* EXERCISES TO COMPLETE *
(1) From the passage about traveling with Kavya, copy everything from "We took Kavya" down to "of tedious routine.".
(2) Turn the paragraph of the travel passage that begins "Kavya is almost 4" into a short bulleted list that keeps its main facts.
(3) According to the travel passage, how old was Kavya on her first visit to California?

We took Kavya on her first visit to California when she was a little over three months old, to Hawaii when she was under 2, and she’s always adapted to the local time pretty quickly. She sees sunlight and is down to just go with it. But time is usually on our side. Our visits being at least a few weeks long with some down time before she has to get back to a world of tedious routine.
Kavya is almost 4 and we’re in California to go on a family trip to Disneyland over thanksgiving. This is the shortest trip to California we’ve ever been on: a week. Usually we go during the summer or winter, so there’s more time for these adjustments. My birthday was the day before we flew back, and as soon as we arrived home in the morning, Sona had a full day of work at The Bump, I had a creative writing class to teach, and Kavya had a full day at school. It was the first time I felt absolutely knackered.

* RECORDS PROVIDED *
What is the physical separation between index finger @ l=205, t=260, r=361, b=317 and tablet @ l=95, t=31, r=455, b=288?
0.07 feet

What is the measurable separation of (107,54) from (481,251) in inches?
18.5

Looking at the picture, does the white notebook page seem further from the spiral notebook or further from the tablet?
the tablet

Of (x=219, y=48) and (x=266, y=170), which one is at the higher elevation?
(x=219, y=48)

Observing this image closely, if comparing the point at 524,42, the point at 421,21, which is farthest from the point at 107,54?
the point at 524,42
...
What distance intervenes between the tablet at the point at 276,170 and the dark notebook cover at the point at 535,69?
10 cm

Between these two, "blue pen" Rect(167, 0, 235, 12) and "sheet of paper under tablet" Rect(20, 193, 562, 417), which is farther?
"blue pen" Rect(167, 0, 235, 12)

* TASK RESULTS *
(1)
We took Kavya on her first visit to California when she was a little over three months old, to Hawaii when she was under 2, and she’s always adapted to the local time pretty quickly. She sees sunlight and is down to just go with it. But time is usually on our side. Our visits being at least a few weeks long with some down time before she has to get back to a world of tedious routine.

(2)
- Kavya is almost 4, and the family is in California for a Disneyland trip over Thanksgiving.
- At one week, it is their shortest California trip ever; they usually go in summer or winter, which leaves more time to adjust.
- The narrator's birthday was the day before the flight back.
- On arriving home in the morning, Sona had a full workday at The Bump, the narrator taught a creative writing class, and Kavya had a full day at school.
- It was the first time the narrator felt absolutely knackered.

(3) A little over three months old.